Dr Jennifer Pratscher, an environmental microbiologist at Heriot-Watt’s Lyell Centre, said: “We suspected methylotrophs, which are small, quite common 1-4 micrometre bacteria, were behind the disappearing methanol. 

“We used genetic probes to find out how abundant they were in the soil around plants’ roots, how many different types of them showed up and how they consumed the plant-produced methanol.”

“Wheat and pea plants have a huge impact on the number and diversity of methylotrophs in the soil. Wheat and pea plants both attracted the pink-pigmented genus Methylobacterium, which is found all around the world and even on the International Space Station. 

“The pea plants also attracted a large number of members of the family Comamonadaceae.

“This shows that plants mediate methanol concentration in the atmosphere and in the soil by somehow recruiting these tiny bacteria.” 

Dr Pratscher says the research, which comes during the International Year of Plant Health, is another step towards understanding how plants help regulate the environment. 

“Methylotrophs have been quietly preventing vast quantities of methanol entering the atmosphere, and now that we know their role there are lots more questions. Future research could look at different soils and use different plants to find out more. We used soil from the UK, what would soil from elsewhere reveal? 

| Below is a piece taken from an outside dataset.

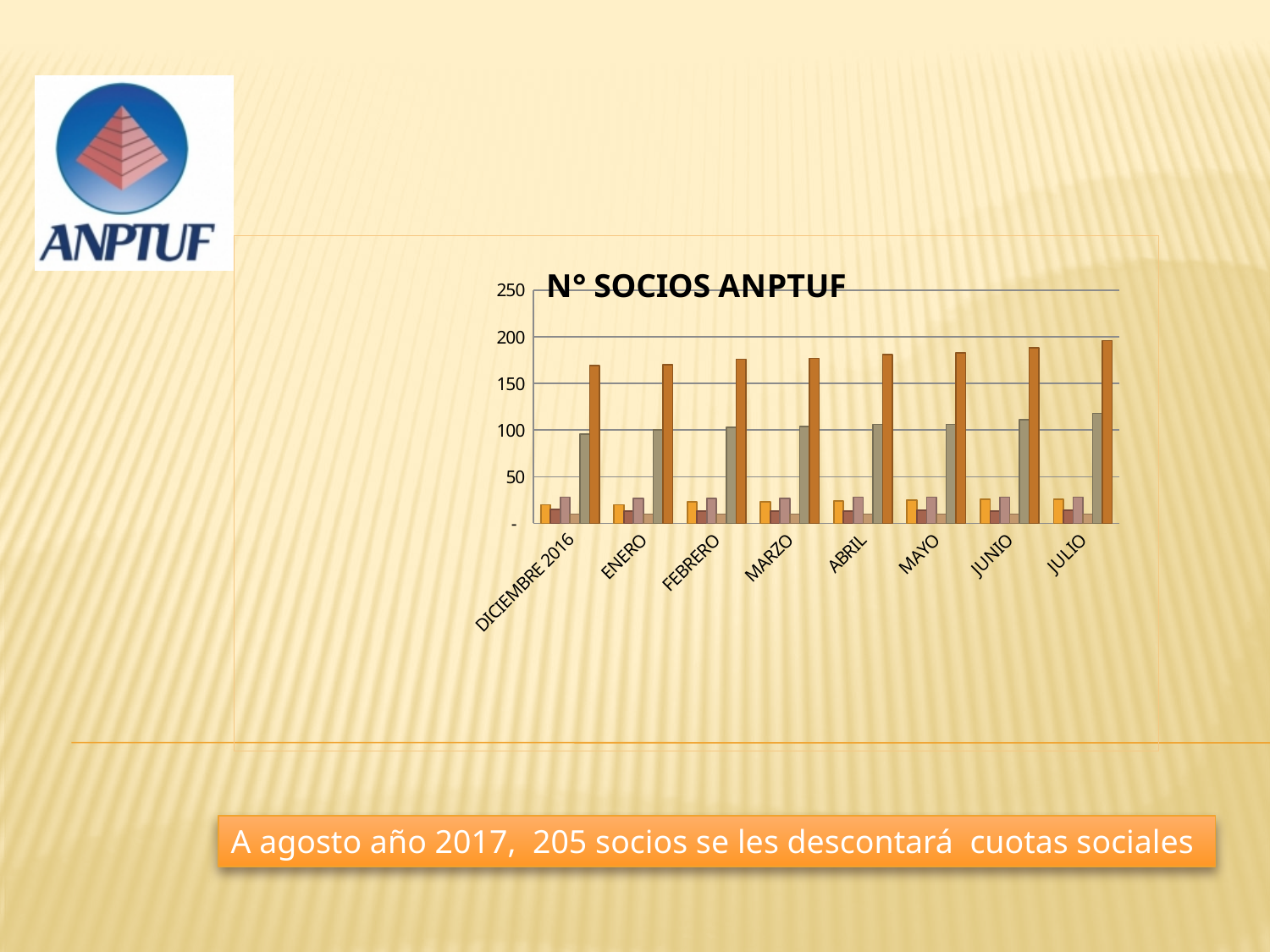
Is the value of the tallest bar for MARZO greater or less than 200? less Is the value of the tallest bar for DICIEMBRE 2016 greater or less than 150? greater Which category is the first one on the x axis of the chart? DICIEMBRE 2016 How many categories (months) are shown on the x axis of the chart? 8 Is the value of the first (orange) bar for ENERO greater or less than 50? less Which month has the highest tallest bar in the chart? JULIO What is the title of the chart? N° SOCIOS ANPTUF Which has the larger tallest bar, JULIO or DICIEMBRE 2016? JULIO What kind of chart is shown on the slide? bar chart Do the values of the tallest bars rise or fall from DICIEMBRE 2016 to JULIO? rise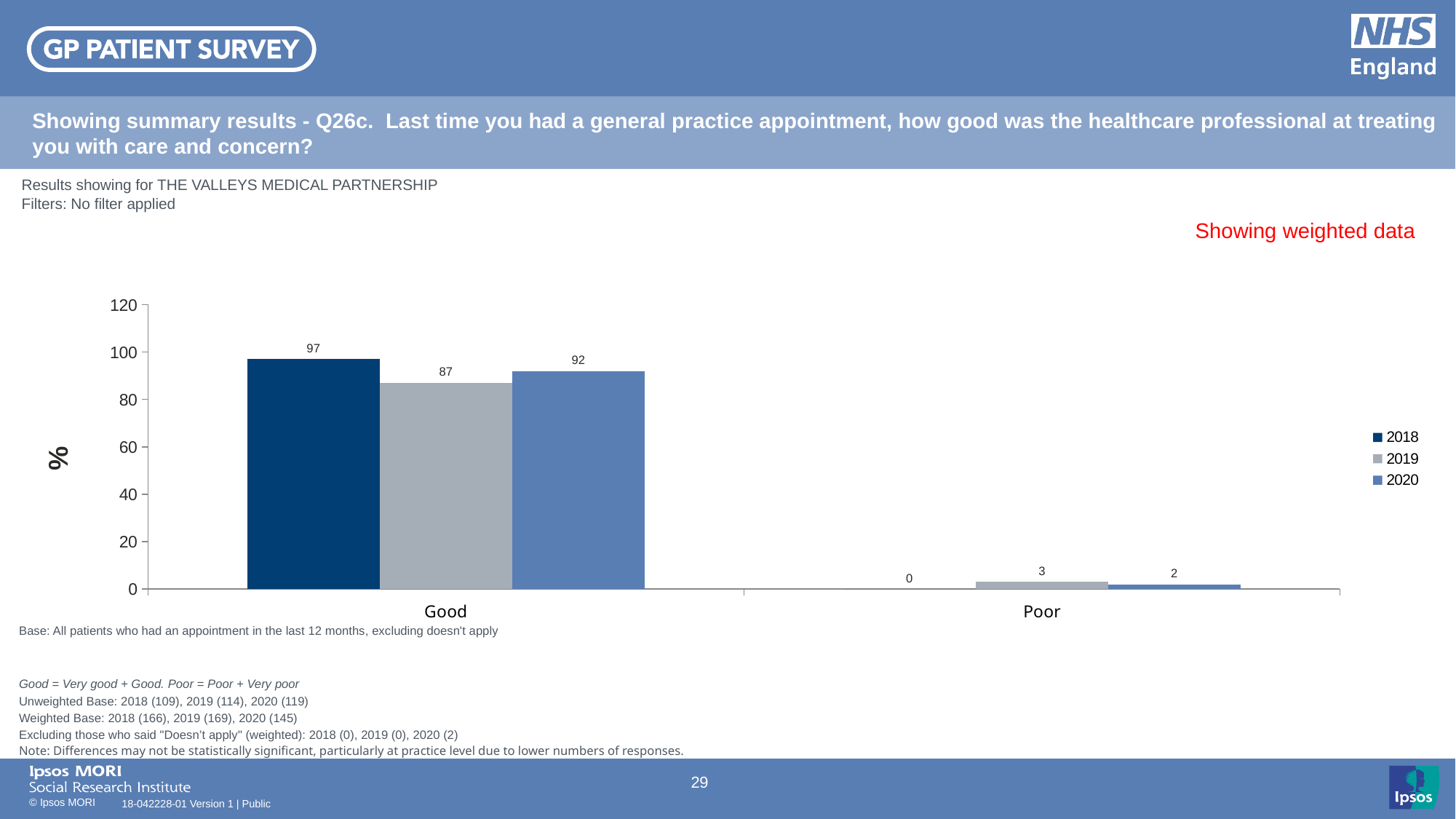
How many series does the legend list? 3 What is the value for 2018 in the Poor category? 0 Which year has the highest value in the Good category? 2018 Which year has the lowest value in the Good category? 2019 How many categories are shown on the x axis? 2 What is the value for 2019 in the Good category? 87 Which is larger in the Poor category, the 2019 value or the 2020 value? 2019 Is the value for 2019 in the Good category greater or less than 80? greater What kind of chart is shown on the slide? bar chart What is the value for 2018 in the Good category? 97 What is the difference between the 2018 and 2020 values in the Good category? 5 What is the value for 2020 in the Poor category? 2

“The other interesting question is what are plants getting out of this? 

“Methanol is an important signalling molecule for plants - the presence of methylotrophs must somehow work in their favour, for example by providing vitamins or nitrogen for the plant.” 

Dr Macey, Dr Pratscher and their team used soil from Church Farm in Bawburgh, Norwich (UK), and carried out their experiments over a four-week period. 

Dr Pratscher is based at the Lyell Centre, a strategic partnership between Heriot-Watt University and the British Geological Survey, funded by the Natural Environment Research Council (NERC), the Scottish Funding Council and Heriot-Watt University.

The research was published in the journal Microbiome.